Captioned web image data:
━━━━━━━━━━━━━━━━

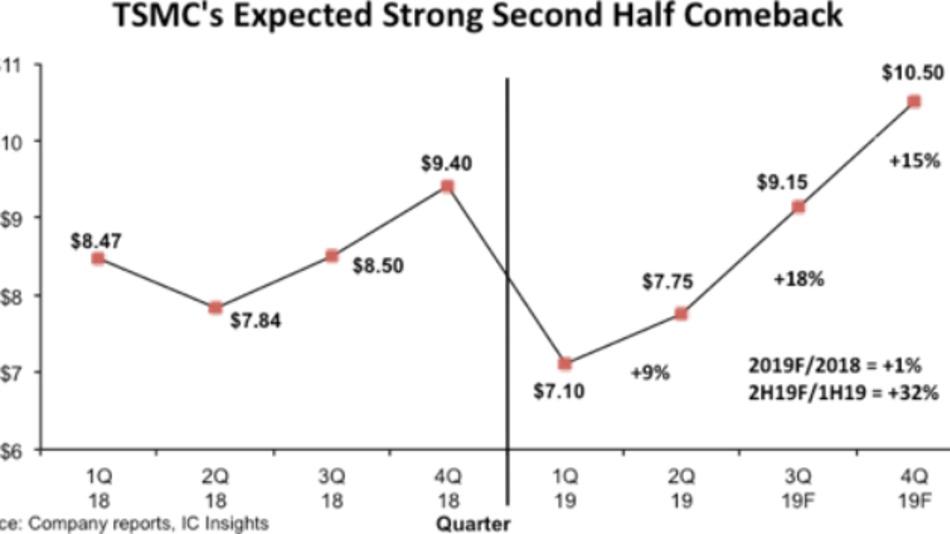 In der zweiten Hälfte 2019 wird der Umsatz von TSMC kräftig steigen – vor allem wegen Applikationsprozessoren für Smartphones in 7-nm-Technik. Die Zahlenangaben auf der y-Achse geben den Umsatz in Mrd. Dollar an.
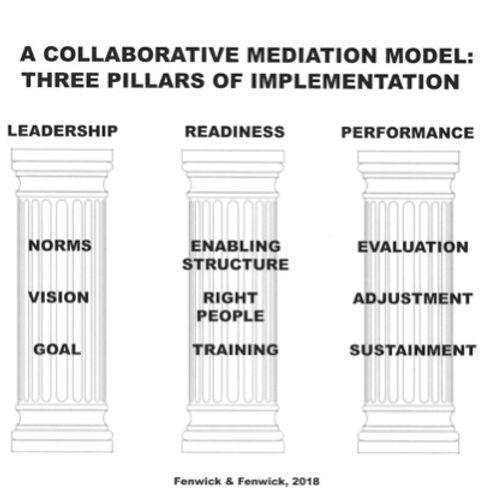 Collaboration 3 Pillars.jpg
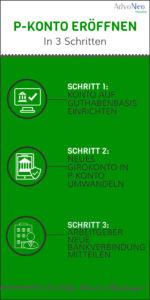 Infografik AdvoNeo Schuldnerberatung P-Konto Pfändungsschutzkonto eröffnen 3 Schritte
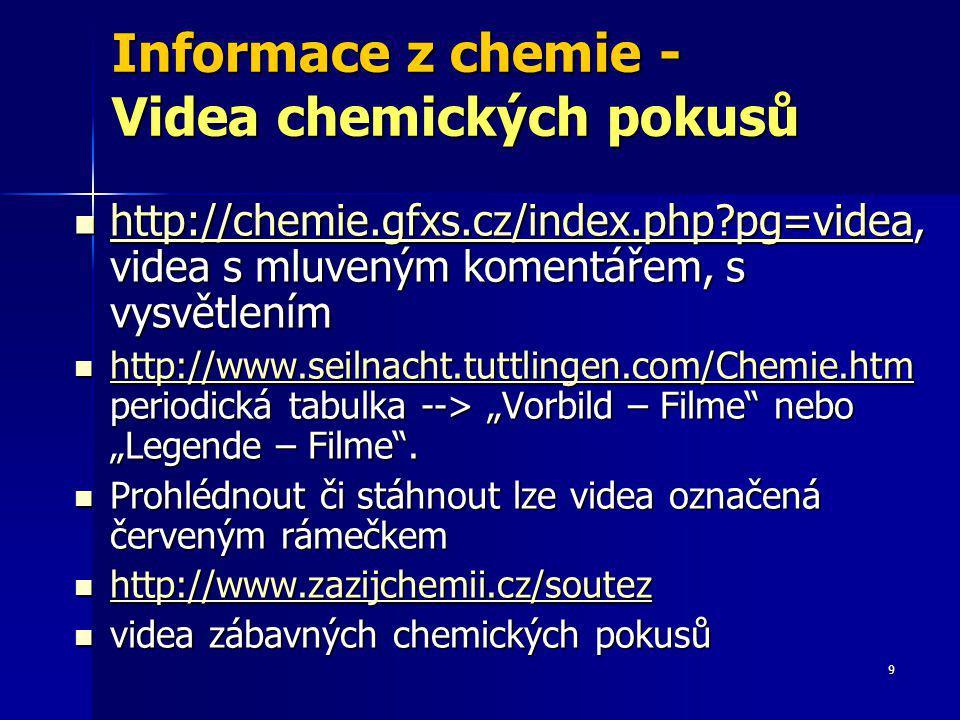 Informace z chemie - Videa chemických pokusů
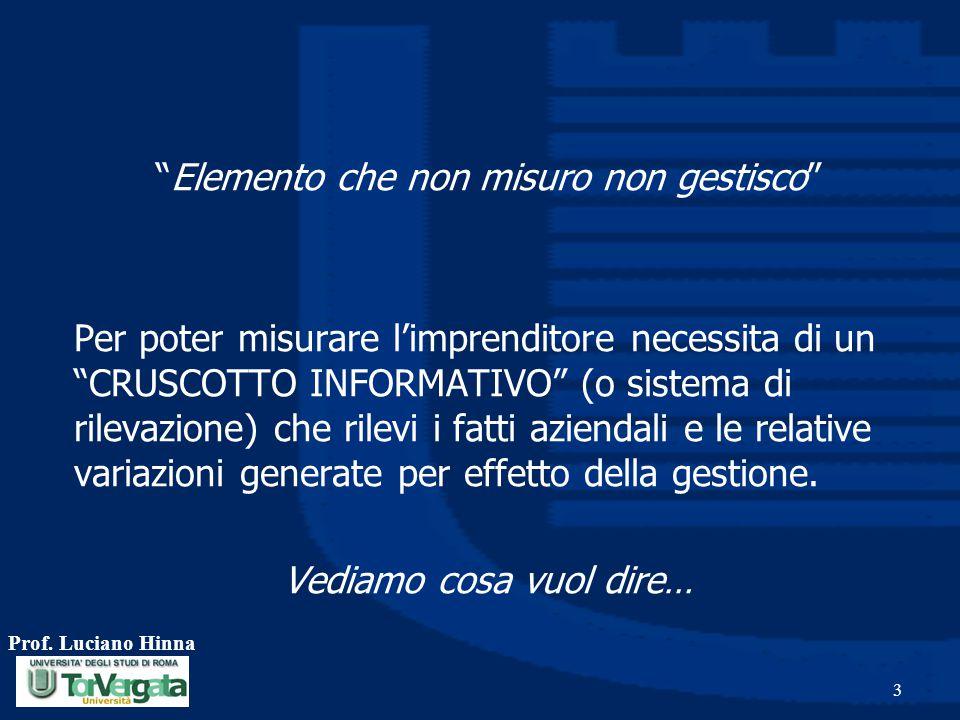 """Prof. Luciano Hinna 3 """"Elemento che non misuro non gestisco"""" Per poter misurare l'imprenditore necessita di un """"CRUSCOTTO INFORMATIVO"""" (o sistema di r"""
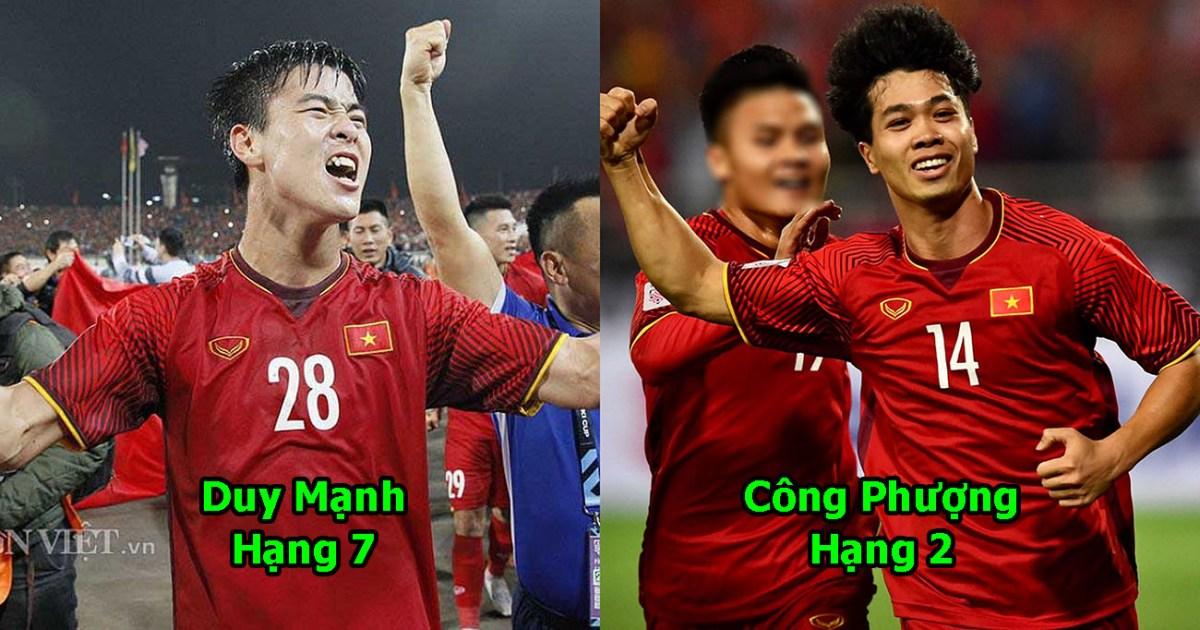 Top 10 cầu thủ được yêu mến nhất Việt Nam sau AFF Cup 2018: Âm thầm cống hiến, Công Phượng đã vượt mặt cả Quang Hải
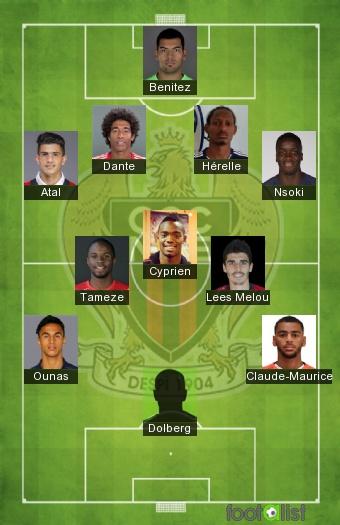 OGC Nice - 2029-2020 - Best XI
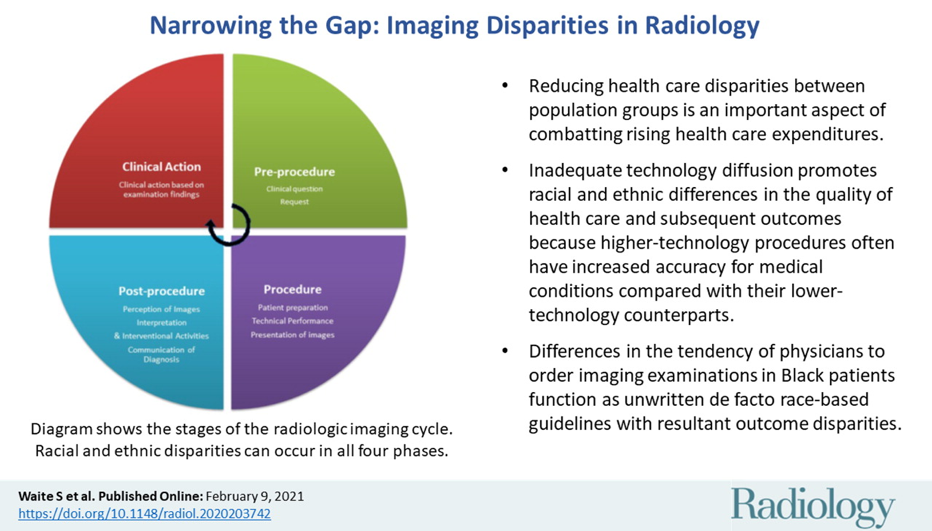 Narrowing the Gap: Imaging Disparities in Radiology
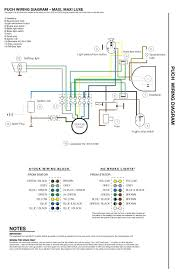 puch wiring moped wiki F150 Tail Light Wiring Diagram at 5 Wire To 3 Tail Light Wiring Diagram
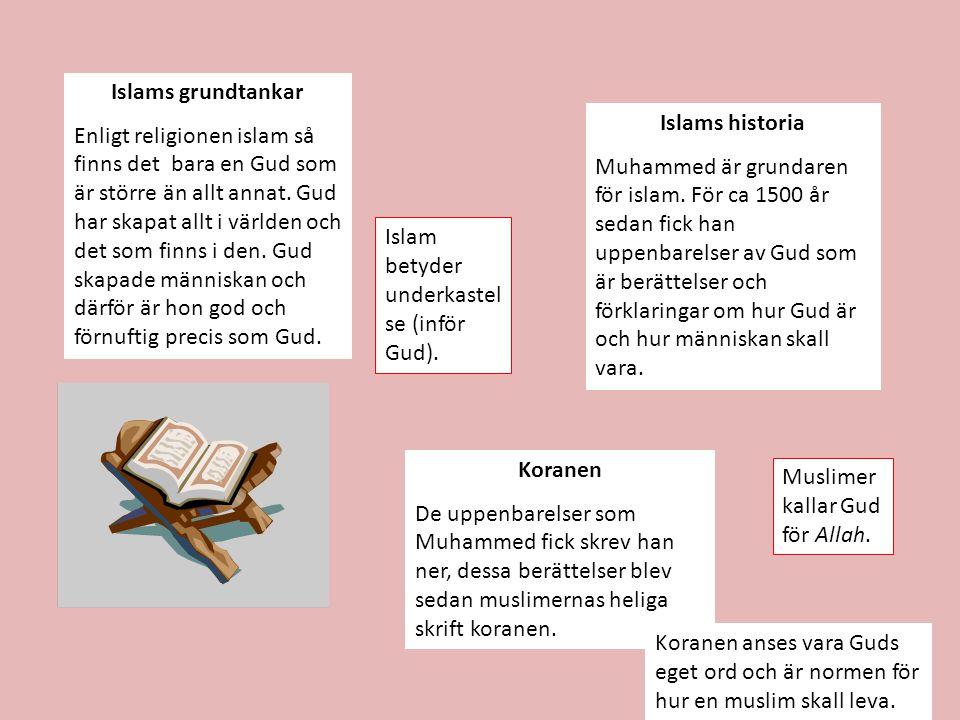 Islams grundtankar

━━━━━━━━━━━━━━━━

◆ Exercise:
Although pictures appear among the records above, none are to be output; print exactly the lines from the line containing "Infografik AdvoNeo Schuldnerberatung" through the line containing "Luciano Hinna 3".

◆ Your response:
 Infografik AdvoNeo Schuldnerberatung P-Konto Pfändungsschutzkonto eröffnen 3 Schritte
 Informace z chemie - Videa chemických pokusů
 """Prof. Luciano Hinna 3 """"Elemento che non misuro non gestisco"""" Per poter misurare l'imprenditore necessita di un """"CRUSCOTTO INFORMATIVO"""" (o sistema di r"""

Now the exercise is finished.